RBG: Totgesagte leben länger

Obgleich nach dem Aufkommen der Shuttle-Technologien von vielen totgesagt, gelten RBG heute noch immer als ein Grundbestandteil komplexer Logistikanlagen. Sie bieten die im Zusammenspiel mit weiteren Produkt- und Softwarelösungen vielfach ein hochdynamisches Gesamtkonzept – auch bei Dematic. Die Kundenliste dafür liest sich dort wie das „Who is who“ der deutschen und internationalen Industrie. Das unterstreicht die Bedeutung der RBG-Erfindung in der heutigen Zeit. Jede einzelne Anlage wurde dabei mit den Kunden auf deren Bedürfnisse abgestimmt und so auch das gesamte Konzept immer weiter entwickelt. Ein Großteil der damaligen Kunden und deren Anlagen werden auch heute noch von der Dematic Services betreut.

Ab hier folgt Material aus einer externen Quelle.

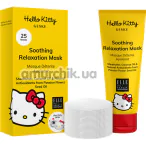 Успокаивающая и расслабляющая маска Geske Soothing Relaxation Mask, 50 мл - Hello Kitty Head - Фото №1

Entwicklung nicht abgeschlossen
Die Entwicklung der RBG ist jedoch nicht abgeschlossen: Energieeffizienz und Energierückgewinnung spielen dabei eine treibende Rolle. Heutige RBG kommen ohne ein Software-gesteuertes zeitversetztes Anfahren, das Energiespitzen vermeidet, nicht mehr aus. Ebenso machen erst Leichtbauweisen, die Pendeldämpfung, wie auch das der Fahrstuhl-Technik entlehnte Zugband, statt der sich viel schneller abnutzenden Kette die Geräte zukunftsfit. Dabei ist das Prinzip, das Gerät zur Bedienung des Regals von der Hallendecke auf den Boden zu stellen, nach wie vor das der damaligen Konstrukteure. Sie ist aber darum eine wohl im Wortsinn bodenständige Erfindung gewesen, die bis heute nichts an innovativer Kraft verloren hat.